### [EXTRACT]
Another simple radiation scheme

[milankl]

Andrew Williams @AndrewILWilliams suggested

Another simple radiation scheme which might be worth trying, and which more faithfully mimics realistic radiative cooling profiles is that of Jeevanjee and Romps (2018), and recently used in Sec 2.3 of Jake Seeley's paper (https://www.jacobtseeley.com/files/seeley2023.pdf) and Nadir's 2022 paper (https://nadirjeevanjee.com/papers/19iris.pdf -- Eq. 2).

The basic insight is that, if F is the net upwards radiative flux, the flux divergence with respect to temperature doesn't vary that much. That is, \partial{T} F is approximately a fixed function of temperature (see Eq. 1 of the Seeley paper). This means one can get radiative heating rates by calculating "\partial{T} F" (which is just a fixed function of your local gridbox temperature) and then transforming to pressure coordinates by multiplying by dT/dP (or whatever vertical coordinate SpeedyWeather uses). Then you can get your K/s heating rates.

[milankl]

@AndrewILWilliams maybe you can help me understand that, it says in Seeley, 2023

With $T_t = 200K$ and $\alpha = 0.025 W/m^2/K$, I'd discretize this with $F_k$ being the upward flux between layer $k$ and $k+1$ so that we'd have

$$Fk = F{k+1} + (Tk - T{k+1}) \alpha (Tt - T{k+1})$$

For $N=3$ vertical levels with $T_1 = 280 K, T_2 = 290 K, T_3 = 300 K$ and sea/land surface temperature $T_4 = 300K$ we'd have

$$ F_N = 0$$

because there's no temperature difference between the surface and the lowermost layer but

$$F_2 = F_N + 25 W/m^2K = 25 W/m^2K$$

so the lowermost layer doesn't receive any net radiative flux, but loses it to the layer above. Then

$$F_1 = F_2 + 22.5 W/m^2K = 47.5 W/m^2 K$$

so that layer 1 receives 25 from below but loses 47.5 to above, net losing 22.5K, so a bit less than the layer below (makes sense to me) in order to close this you'd either need to define an outer space temperature $T_0$ or, and I think that's what they mean in the paper to not define and longwave outgoing radiation but a simple relaxation term within that layer. Did I get this right? Because what you said sounds like one should use a prescribed dT/dp profile, which I'd rather not use because it's too much freedom and it doesn't seem to be used in their paper either.

[AndrewILWilliams]

Aaah, I think I misunderstood how Jake implemented it. I thought that you could just use the local temperature to get $\partial{T} F$, then calculate local $dT/dp$ on the model grid and use that to get $(g/c{p}) * \partial_{p} F$, which would be the radiative heating rate to impose (in a model with a pressure-based vertical coordinate, but maybe different for speedy). I haven't thought this through / tried to implement it myself, so apologies if I'm missing something obvious!

It seems like Jake is doing something more similar to what you've suggested, and the 'closure' is through relaxing the stratosphere to a prescribed $T_{strat}$.

### [DATA BELOW]
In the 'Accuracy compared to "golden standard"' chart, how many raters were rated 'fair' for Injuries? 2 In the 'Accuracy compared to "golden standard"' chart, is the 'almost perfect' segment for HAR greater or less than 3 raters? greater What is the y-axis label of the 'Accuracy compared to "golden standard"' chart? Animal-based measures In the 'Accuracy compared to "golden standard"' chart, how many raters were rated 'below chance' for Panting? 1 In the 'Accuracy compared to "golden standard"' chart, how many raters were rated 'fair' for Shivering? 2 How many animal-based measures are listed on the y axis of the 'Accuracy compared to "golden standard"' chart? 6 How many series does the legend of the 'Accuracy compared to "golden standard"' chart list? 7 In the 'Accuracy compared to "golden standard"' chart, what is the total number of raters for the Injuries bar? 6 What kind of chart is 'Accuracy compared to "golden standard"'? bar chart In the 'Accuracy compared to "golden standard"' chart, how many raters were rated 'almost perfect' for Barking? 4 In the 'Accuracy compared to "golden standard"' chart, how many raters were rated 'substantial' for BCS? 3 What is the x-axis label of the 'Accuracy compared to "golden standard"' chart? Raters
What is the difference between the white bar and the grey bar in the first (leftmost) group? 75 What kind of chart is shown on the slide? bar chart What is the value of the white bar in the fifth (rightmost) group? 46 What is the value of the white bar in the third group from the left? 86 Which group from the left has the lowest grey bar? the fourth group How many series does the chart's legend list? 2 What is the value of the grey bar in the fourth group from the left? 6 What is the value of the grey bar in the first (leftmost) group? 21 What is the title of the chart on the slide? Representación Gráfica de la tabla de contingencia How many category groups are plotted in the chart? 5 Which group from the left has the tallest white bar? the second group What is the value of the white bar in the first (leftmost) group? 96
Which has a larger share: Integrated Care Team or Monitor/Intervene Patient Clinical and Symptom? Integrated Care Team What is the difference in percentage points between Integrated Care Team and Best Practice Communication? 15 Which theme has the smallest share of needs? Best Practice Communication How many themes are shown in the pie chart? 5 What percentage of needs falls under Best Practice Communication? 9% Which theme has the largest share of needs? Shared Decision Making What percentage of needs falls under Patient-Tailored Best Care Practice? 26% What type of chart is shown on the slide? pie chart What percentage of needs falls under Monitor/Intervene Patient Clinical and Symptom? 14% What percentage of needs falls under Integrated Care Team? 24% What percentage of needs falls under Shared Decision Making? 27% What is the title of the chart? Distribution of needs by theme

### [ASSIGNED TASK 1]
In the radiation scheme thread, list every temperature symbol that is given a numeric value, along with that value.
### [ASSIGNED TASK 2]
Retype a passage of the radiation scheme thread, beginning at the words "Another simple radiation scheme which" and stopping after the words "(https://nadirjeevanjee.com/papers/19iris.pdf -- Eq. 2).".
The lines after the radiation scheme thread are separate material with no connection to it.

### [YOUR SOLUTION 1]
- T_t = 200 K
- T_1 = 280 K
- T_2 = 290 K
- T_3 = 300 K
- T_4 = 300 K

### [YOUR SOLUTION 2]
Another simple radiation scheme which might be worth trying, and which more faithfully mimics realistic radiative cooling profiles is that of Jeevanjee and Romps (2018), and recently used in Sec 2.3 of Jake Seeley's paper (https://www.jacobtseeley.com/files/seeley2023.pdf) and Nadir's 2022 paper (https://nadirjeevanjee.com/papers/19iris.pdf -- Eq. 2).